Cedar Rapids (2011)

Movie Info

Movie Info

Run Time
1 hour and 26 minutes
Rating
R

VP Content Ratings

Violence
1/10
Language
5/10
Rated R. Our Ratings: V-1; L -5; S/N –5. Running time: 1 hour 26 min.

For the commandment is a lamp and the teaching a light,
and the reproofs of discipline are the way of life,
to preserve you from the wife of another,
from the smooth tongue of the adulteress.
Do not desire her beauty in your heart,
and do not let her capture you with her eyelashes;
for a prostitute’s fee is only a loaf of bread,
but the wife of another stalks a man’s very life.
Proverbs 6:23-26

Our 4 insurance sales persons indulge in a lot of hi-junx at their annual convention. Let s hope she s in good hands.
2011 Fox Searchlight Films

My first reaction to director Miguel Arteta and writer Phil Johnston’s comedy was a positive one that soon turned negative. I was intrigued when our naive hero Tim Lippe (Ed Helms), an insurance agent, described his job in terms of a calling because in times of disaster he was able to help people. His listener responds, “You realize you just made it sound cool to be an insurance agent.” But then came a series of casual drug use and sex milked for their laughs, with no sense that in the real world there are dire consequences for such acts.

The initial humor lies in the naivety of Tim Lippe, who allegedly has never traveled far from his native Brown Valley, Wisconsin. Still a bachelor, he enjoys weekly sexual trysts with his 7th grade school teacher Macy Vanderhei (a very underused Sigourney Weaver). At work he is under the shadow of a hotshot salesman who has won for the agency two Two Diamonds Award. When the latter dies suddenly, guess who is chosen to go in his place to the annual company convention?

Although Tim is thrilled to go to the big city of Cedar Rapids, he is also somewhat frightened, never having ventured so far before or made much use of his credit card, and certainly never has checked into a motel. (He carries his cash in a cummerbund!) He enjoys the new experience of going through security at the airport, and on his way to his motel room, he rhapsodizes on his cell phone call to Macy about the swimming pool.

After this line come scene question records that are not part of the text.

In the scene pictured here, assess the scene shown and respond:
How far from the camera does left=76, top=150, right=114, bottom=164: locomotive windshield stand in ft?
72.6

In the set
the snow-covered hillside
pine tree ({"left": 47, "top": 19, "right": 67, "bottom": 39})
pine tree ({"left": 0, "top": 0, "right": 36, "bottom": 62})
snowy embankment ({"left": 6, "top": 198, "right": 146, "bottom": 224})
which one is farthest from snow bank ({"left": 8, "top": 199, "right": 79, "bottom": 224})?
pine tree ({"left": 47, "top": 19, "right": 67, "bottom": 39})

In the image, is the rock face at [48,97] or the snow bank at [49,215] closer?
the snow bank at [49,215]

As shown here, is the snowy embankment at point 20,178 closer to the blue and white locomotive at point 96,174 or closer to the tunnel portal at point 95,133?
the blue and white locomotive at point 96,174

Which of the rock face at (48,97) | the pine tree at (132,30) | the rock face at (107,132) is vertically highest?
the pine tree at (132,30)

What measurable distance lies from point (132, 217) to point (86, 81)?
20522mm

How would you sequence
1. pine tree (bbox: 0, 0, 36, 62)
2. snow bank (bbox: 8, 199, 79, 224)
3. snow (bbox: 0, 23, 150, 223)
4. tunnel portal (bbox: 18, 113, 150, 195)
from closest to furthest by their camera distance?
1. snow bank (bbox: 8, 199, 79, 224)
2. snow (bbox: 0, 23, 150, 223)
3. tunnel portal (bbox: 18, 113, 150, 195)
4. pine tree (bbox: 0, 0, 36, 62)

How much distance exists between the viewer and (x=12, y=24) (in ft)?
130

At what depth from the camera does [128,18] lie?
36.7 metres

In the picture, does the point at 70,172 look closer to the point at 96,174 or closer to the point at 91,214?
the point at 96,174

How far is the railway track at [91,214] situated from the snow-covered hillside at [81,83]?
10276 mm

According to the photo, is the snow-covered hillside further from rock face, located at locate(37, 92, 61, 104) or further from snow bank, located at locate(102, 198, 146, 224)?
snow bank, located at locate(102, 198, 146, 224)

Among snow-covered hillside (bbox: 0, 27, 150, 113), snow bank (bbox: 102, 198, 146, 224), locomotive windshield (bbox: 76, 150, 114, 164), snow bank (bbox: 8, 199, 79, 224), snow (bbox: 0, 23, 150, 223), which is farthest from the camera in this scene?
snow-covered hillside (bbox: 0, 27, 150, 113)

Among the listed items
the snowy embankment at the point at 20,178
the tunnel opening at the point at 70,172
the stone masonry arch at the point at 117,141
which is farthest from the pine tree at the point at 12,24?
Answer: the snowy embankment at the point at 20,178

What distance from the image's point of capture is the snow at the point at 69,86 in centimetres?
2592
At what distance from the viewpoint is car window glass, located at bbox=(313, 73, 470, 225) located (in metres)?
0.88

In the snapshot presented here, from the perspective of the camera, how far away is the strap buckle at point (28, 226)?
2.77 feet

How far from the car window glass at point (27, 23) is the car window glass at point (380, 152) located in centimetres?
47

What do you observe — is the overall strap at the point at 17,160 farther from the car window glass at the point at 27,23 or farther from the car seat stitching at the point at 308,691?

As he enters his room, he is shocked that there is an Africa American there, who turns out to be Ronald Wilkes (Isiah Whitlock), a very down to earth fellow salesman. I emphasize the latter because next enters Dean Ziegler (John C. Reilly), brash, over the top loud, one of those hugging guys always looking for a good time while drinking.

To round out the group there is working mom Joan Ostrowski-Fox (Anne Heche), who sees the annual convention as a means of escaping her unexciting sex life at home. A lesser character is Bree (Alia Shawkat), whom Tim had met outside the motel entrance: he is too inexperienced to realize that her interest in the convention is professional, but an insurance agent she is not.

Orin Helgesson (Kurtwood Smith) as head of the company presides over the meetings. He is the kind of Christian who displays his religion, and of course, we know, will prove to be a hypocrite. Certainly the attendees are, listening to his moralisms as if they really believed. Tim finds this out when he engages in the one-on-one interview with Orin, from which he will select this year’s Diamond Award winner. Other predictable things: Tim, Dean, and Joan will soon be in that swimming pool; and, along with Bree, they will introduce our hero to sex, drugs and excessive drinking.

Joan as the wife/mother who indulges in casual sex during her annual trip from home reminds one a little of Alex Goran, the amoral wife in Up in the Air, except this film as a whole is not nearly as insightful as that cautionary parable. That Tim returns home a man transformed by the better through his ingestion of drugs and indulgence in sex and alcohol, as the filmmakers would have us believe, is questionable (though at least his emergence from an unethical deal with the company head is commendable). This is a film to see only if you have nothing better to do—and it’s showing on an airliner or on cable. (An additional disappointment, in that three of my children and I recently were visiting my brother and sister-in-law in that city—the film was actually shot in Ann Arbor, Michigan.Tax breaks take precedence over authentic location! We do see the real city from the air, and a scene on a park bench looks like a location shot, but apparently wasn’t.) You’re on your own for discussion questions!